▶ _YOUR TASK_:
Could you repeat the data word for word while skipping the pictures?

::: SUPPLIED MATERIAL :::

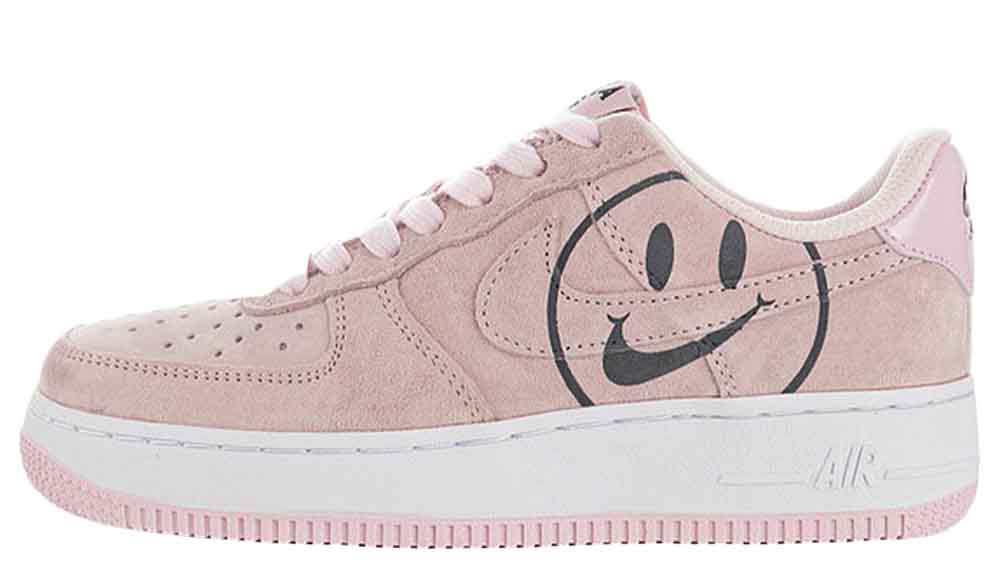 Nike Air Force 1 LV8 Have A Nike Day GS Pink Foam   AV0742 600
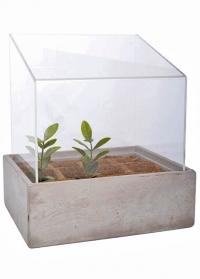 Мини-теплица настольная для рассады и цветов AGG42 Esschert Design фото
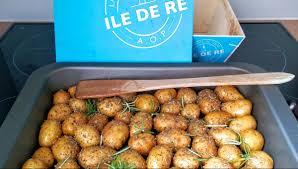 comment cuisiner les pommes de terre de noirmoutier mariatotal pommes grenailles rôties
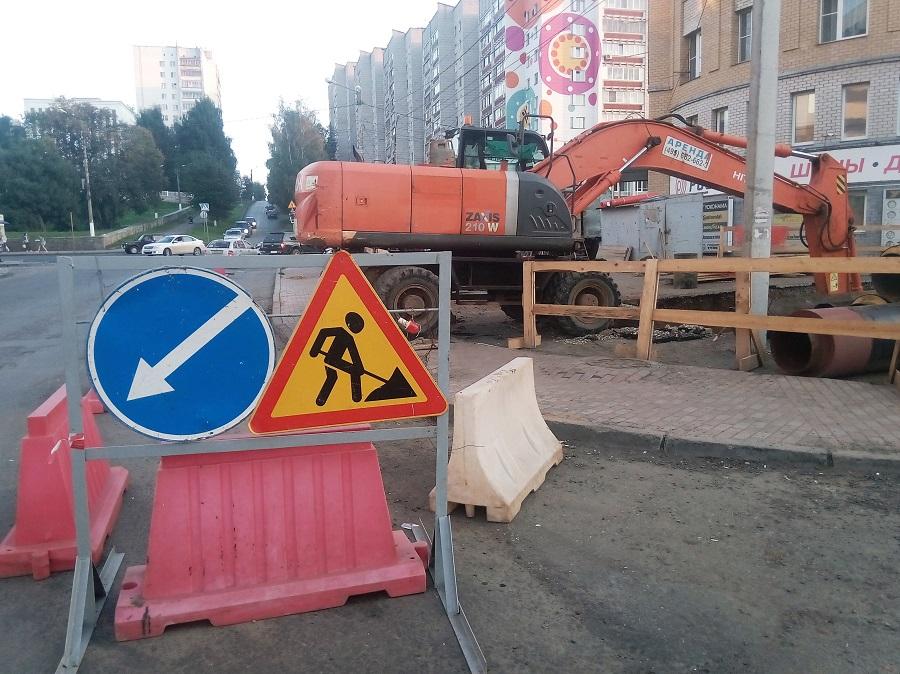 Ограничение движения транспорта у старого моста через Вятку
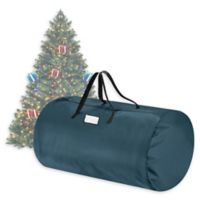 9-Foot Premium Artificial Christmas Tree Storage Bag in Green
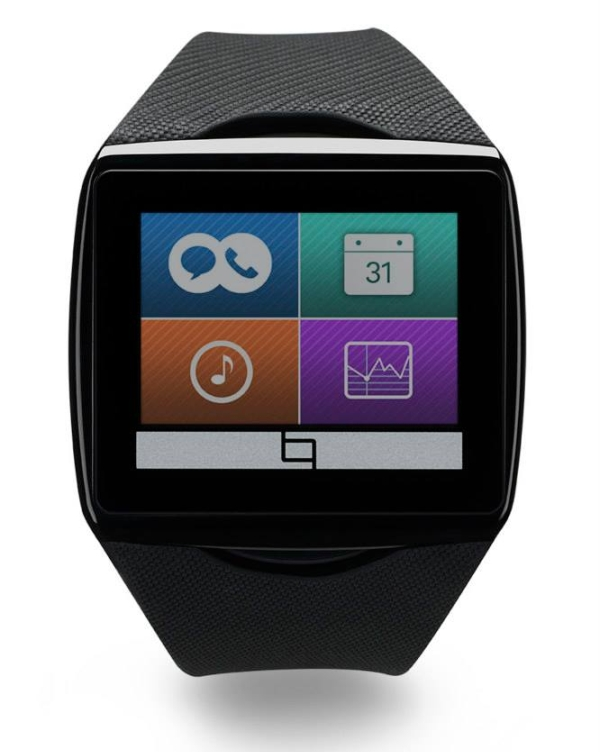 qualcomm toq 1
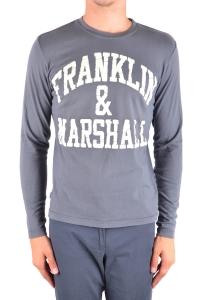 セーター Franklin Marshall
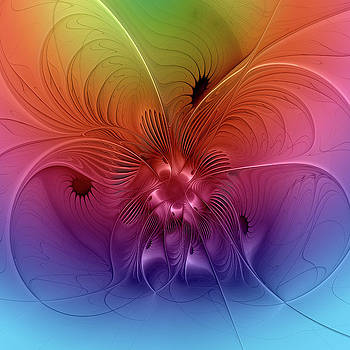 Colorful Abstraction by Gabiw Art
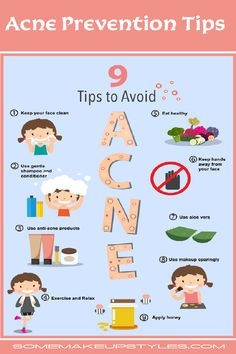 When dealing with acne skin care, most of the medical professionals commonly suggest that people affected with acne must practice certain skincare methods that will help improve the condition of their skin. Top Skin Care Products, Skin Care Tips, Beauty Products, Beauty Tips, Beauty Solutions, Acne Solutions, Female Hormones, Acne Breakout, Facial Serum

:::

▶ _RESULT_:
 Nike Air Force 1 LV8 Have A Nike Day GS Pink Foam   AV0742 600
 Мини-теплица настольная для рассады и цветов AGG42 Esschert Design фото
 comment cuisiner les pommes de terre de noirmoutier mariatotal pommes grenailles rôties
 Ограничение движения транспорта у старого моста через Вятку
 9-Foot Premium Artificial Christmas Tree Storage Bag in Green
 qualcomm toq 1
 セーター Franklin Marshall
 Colorful Abstraction by Gabiw Art
 When dealing with acne skin care, most of the medical professionals commonly suggest that people affected with acne must practice certain skincare methods that will help improve the condition of their skin. Top Skin Care Products, Skin Care Tips, Beauty Products, Beauty Tips, Beauty Solutions, Acne Solutions, Female Hormones, Acne Breakout, Facial Serum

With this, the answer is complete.